My idea of Off the Deep End is jumping in my car and driving all the way to the west coast just because I’m curious to see how different the Pacific Ocean looks from the one I tend to frequent.
It’s backpacking through Europe because history and poetry and, eh, why not?
It’s jumping on the next plane to the Maldives because I hear they’ve got this restaurant there that is entirely underwater and it’s like eating in the world’s biggest aquarium. Plus beaches and paradise and the possibility of a life-changing encounter in an airport.
It’s restless feet and a gypsy soul, and who has time for superficial stuff when adventure is there for the chasing?
I talk about that stuff all the time. Daring adventures, impossible dreams, a life Beyond Reason…
But I don’t live it. Not as often as I would like. I’m far too practical for that.
I sort through everything, over-analyze it, and dismiss the things that don’t have a “purpose.” As if every single thing I do has to be of insurmountable significance or I won’t do it at all.
Those are my options: Do or do not.
And mostly I convince myself it’s best to do not. As if accomplishing nothing is better than accomplishing something if there is no significance attached.
Maybe the only significance the above list would have is to make me happy. To shake things up. To splash a little bit of color into the life my tedious hands have painted in layers of gray. And maybe that would be okay. Maybe it’s not a bad thing, or a crazy thing, or an irresponsible thing to step into new spaces and be an adventurer every once in awhile.
But this time I settled for something a little closer to home. I signed up for ice skating lessons.
Yeah, I know. It’s a bit of a letdown after the suggestions above. But ice skating is something that always makes me feel alive, and I wanted to learn the mechanics of it. I wanted to know how to twirl.
Saturday was my first class. It was good, I guess. But it was less of the exhilarating freedom of flying so fast and more of the nitty-gritty details of learning to propel myself backwards. And when I say “propel,” I mean propel is the goal, but it’s a little more tedious than that right now. It’s slowly sliding and scraping my way across the surface and ending up facing forward again before I even know what happened.
I think that’s an accurate reflection of my life right now. There was a time when I just blindly soared through it, laughing and living it up. I’m in a different season right now—a more intentional one. I’m studying the mechanics of it, learning how to do it right. I’m just slowly scraping by right now, but I am okay with that.

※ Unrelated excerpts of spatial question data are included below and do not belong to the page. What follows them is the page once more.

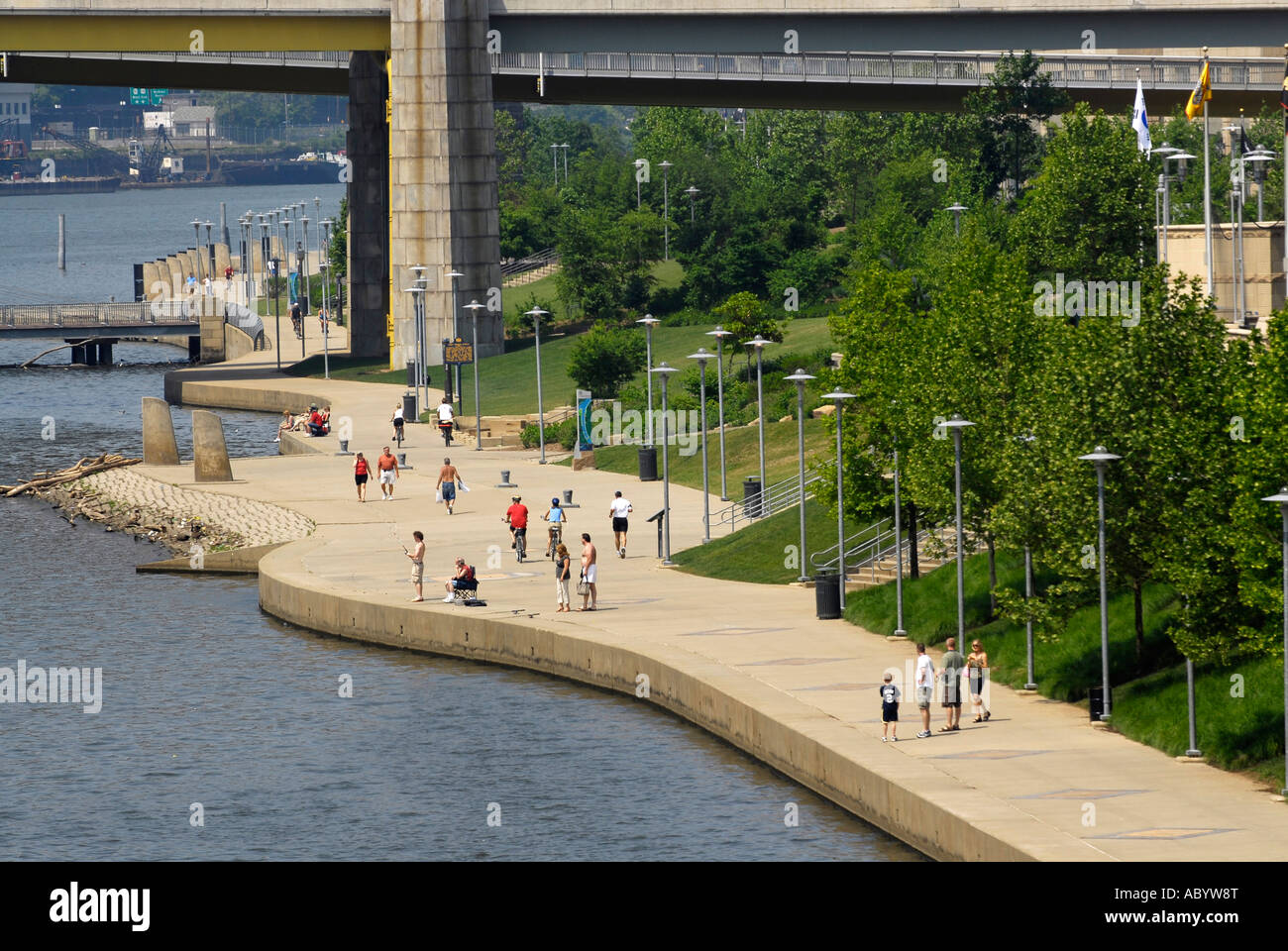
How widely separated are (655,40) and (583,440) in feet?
116

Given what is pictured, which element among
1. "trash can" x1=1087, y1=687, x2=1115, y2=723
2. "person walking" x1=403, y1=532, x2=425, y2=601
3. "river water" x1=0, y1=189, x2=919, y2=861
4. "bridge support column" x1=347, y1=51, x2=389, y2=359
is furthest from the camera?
"bridge support column" x1=347, y1=51, x2=389, y2=359

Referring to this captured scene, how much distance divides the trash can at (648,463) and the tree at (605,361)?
20.5 metres

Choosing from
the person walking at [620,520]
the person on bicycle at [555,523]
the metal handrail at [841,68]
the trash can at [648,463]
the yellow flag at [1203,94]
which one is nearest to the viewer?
the person on bicycle at [555,523]

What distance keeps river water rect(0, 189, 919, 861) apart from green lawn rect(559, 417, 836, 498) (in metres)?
16.0

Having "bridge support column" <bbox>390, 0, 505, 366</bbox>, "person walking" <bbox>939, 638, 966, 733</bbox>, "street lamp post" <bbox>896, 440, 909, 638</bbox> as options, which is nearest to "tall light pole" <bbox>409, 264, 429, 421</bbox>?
"bridge support column" <bbox>390, 0, 505, 366</bbox>

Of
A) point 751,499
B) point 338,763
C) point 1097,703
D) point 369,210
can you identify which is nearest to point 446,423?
point 751,499

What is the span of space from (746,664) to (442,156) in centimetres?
6754

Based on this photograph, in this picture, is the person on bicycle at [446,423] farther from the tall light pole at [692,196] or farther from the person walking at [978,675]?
the tall light pole at [692,196]

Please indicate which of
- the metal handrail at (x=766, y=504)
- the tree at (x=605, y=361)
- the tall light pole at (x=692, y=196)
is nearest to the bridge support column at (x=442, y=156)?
the tree at (x=605, y=361)

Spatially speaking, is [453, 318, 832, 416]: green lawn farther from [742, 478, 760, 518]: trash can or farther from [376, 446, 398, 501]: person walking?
[742, 478, 760, 518]: trash can

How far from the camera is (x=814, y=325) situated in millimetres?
100188

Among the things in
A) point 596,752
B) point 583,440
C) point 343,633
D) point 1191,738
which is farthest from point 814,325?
point 1191,738

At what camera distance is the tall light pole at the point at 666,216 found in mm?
125438

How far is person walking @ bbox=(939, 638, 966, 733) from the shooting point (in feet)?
125
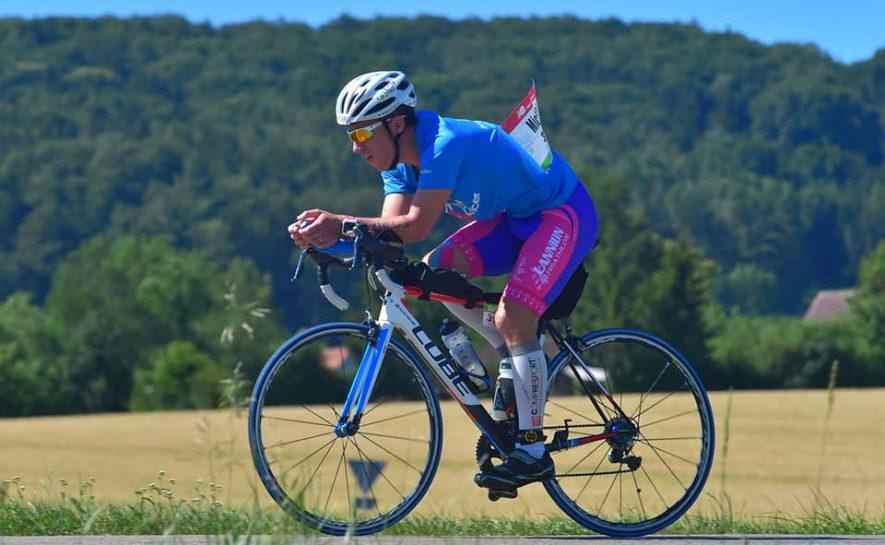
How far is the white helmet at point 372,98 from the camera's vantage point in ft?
19.7

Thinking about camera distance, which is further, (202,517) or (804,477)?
(804,477)

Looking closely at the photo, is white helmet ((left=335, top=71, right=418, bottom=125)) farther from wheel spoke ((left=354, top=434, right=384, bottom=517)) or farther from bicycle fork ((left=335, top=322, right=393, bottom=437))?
wheel spoke ((left=354, top=434, right=384, bottom=517))

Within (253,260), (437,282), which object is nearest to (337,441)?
(437,282)

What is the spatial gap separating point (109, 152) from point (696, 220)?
71481 millimetres

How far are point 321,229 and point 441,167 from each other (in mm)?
536

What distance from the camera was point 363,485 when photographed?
6.12 m

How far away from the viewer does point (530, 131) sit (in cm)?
641

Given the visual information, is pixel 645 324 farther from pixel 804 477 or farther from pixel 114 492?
pixel 114 492

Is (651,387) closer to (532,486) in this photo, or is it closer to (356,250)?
(356,250)

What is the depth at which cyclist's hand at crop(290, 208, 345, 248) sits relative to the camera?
593 centimetres

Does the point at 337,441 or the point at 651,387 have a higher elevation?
the point at 651,387

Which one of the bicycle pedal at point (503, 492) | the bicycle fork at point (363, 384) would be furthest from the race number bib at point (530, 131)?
the bicycle pedal at point (503, 492)

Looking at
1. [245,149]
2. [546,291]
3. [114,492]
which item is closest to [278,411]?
[546,291]

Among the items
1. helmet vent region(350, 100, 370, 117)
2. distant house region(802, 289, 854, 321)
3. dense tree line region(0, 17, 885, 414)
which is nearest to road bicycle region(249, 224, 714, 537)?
helmet vent region(350, 100, 370, 117)
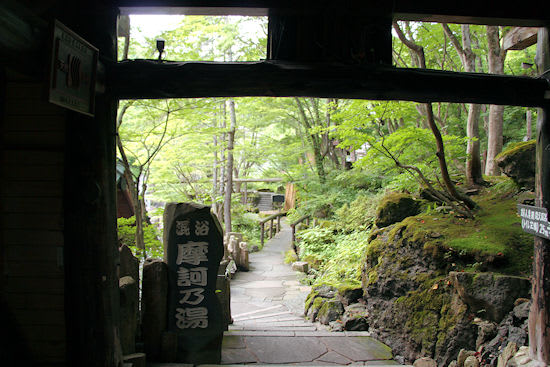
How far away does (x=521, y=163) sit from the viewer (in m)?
5.91

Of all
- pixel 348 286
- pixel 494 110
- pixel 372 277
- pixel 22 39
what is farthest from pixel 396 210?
pixel 22 39

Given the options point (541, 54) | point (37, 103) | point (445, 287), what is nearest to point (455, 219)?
point (445, 287)

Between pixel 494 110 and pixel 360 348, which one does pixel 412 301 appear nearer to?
pixel 360 348

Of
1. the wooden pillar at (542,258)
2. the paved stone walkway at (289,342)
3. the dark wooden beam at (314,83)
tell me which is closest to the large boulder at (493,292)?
the wooden pillar at (542,258)

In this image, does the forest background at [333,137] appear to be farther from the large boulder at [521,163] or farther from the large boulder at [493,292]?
the large boulder at [493,292]

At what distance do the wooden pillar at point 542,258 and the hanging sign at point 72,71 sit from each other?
4755 millimetres

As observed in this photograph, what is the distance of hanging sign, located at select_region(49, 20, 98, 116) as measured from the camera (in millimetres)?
2445

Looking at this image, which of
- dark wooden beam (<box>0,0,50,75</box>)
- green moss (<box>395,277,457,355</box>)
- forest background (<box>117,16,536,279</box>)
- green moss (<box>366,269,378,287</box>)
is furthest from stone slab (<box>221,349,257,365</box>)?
dark wooden beam (<box>0,0,50,75</box>)

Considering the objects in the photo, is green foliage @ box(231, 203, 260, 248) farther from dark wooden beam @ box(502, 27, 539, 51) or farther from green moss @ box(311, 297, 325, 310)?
dark wooden beam @ box(502, 27, 539, 51)

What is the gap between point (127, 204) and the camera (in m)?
10.0

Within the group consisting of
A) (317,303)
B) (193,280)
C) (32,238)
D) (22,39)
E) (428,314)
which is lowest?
(317,303)

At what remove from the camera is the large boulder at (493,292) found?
4039mm

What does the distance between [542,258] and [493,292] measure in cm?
64

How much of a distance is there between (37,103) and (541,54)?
569 centimetres
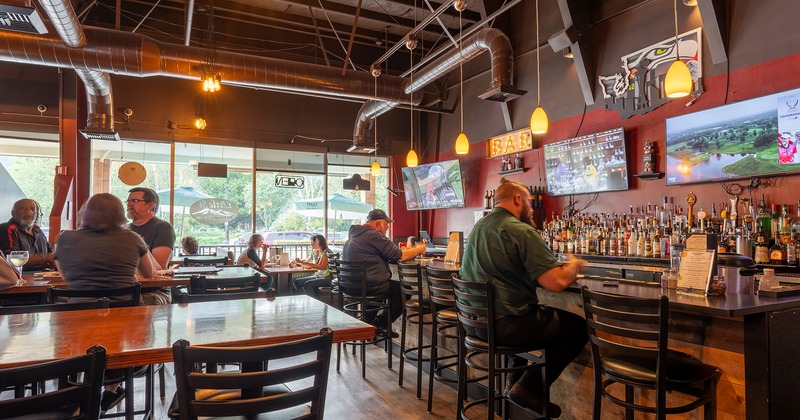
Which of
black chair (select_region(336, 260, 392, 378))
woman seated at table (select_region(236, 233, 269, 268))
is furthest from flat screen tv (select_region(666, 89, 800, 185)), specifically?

Because one day soon, I’m going to know how to twirl.
And so, my darlings, I will leave you with this:
Do something that makes you feel alive.
Because we all need to learn how to take the breathless, fearful step Off the Deep End.
I needed this right now. I needed to be reminded that yes, stepping off the deep end is actually hard and not so glamorous all the time. I’m in that hard learning-to-skate-backwards season right now but once in a while I catch my breath from the seconds I find myself twirling. Yeah, it’s worth it. Thank you, Rebekah!
You know, it’s funny. When I started writing this post, it was going to be an encouragement to leap off the deep end and pursue something you love. It wasn’t until I started writing about skating that I realized how accurately it sums up the last two years of my life. I never realized how important the mechanics were until God threw me into situations where I felt getting it “right” was absolutely crucial. It makes me wish I had started ice skating a long time ago, as it would have eliminated the many months of discontent it took me to learn that lesson. Oh well. I guess that was a lesson in itself.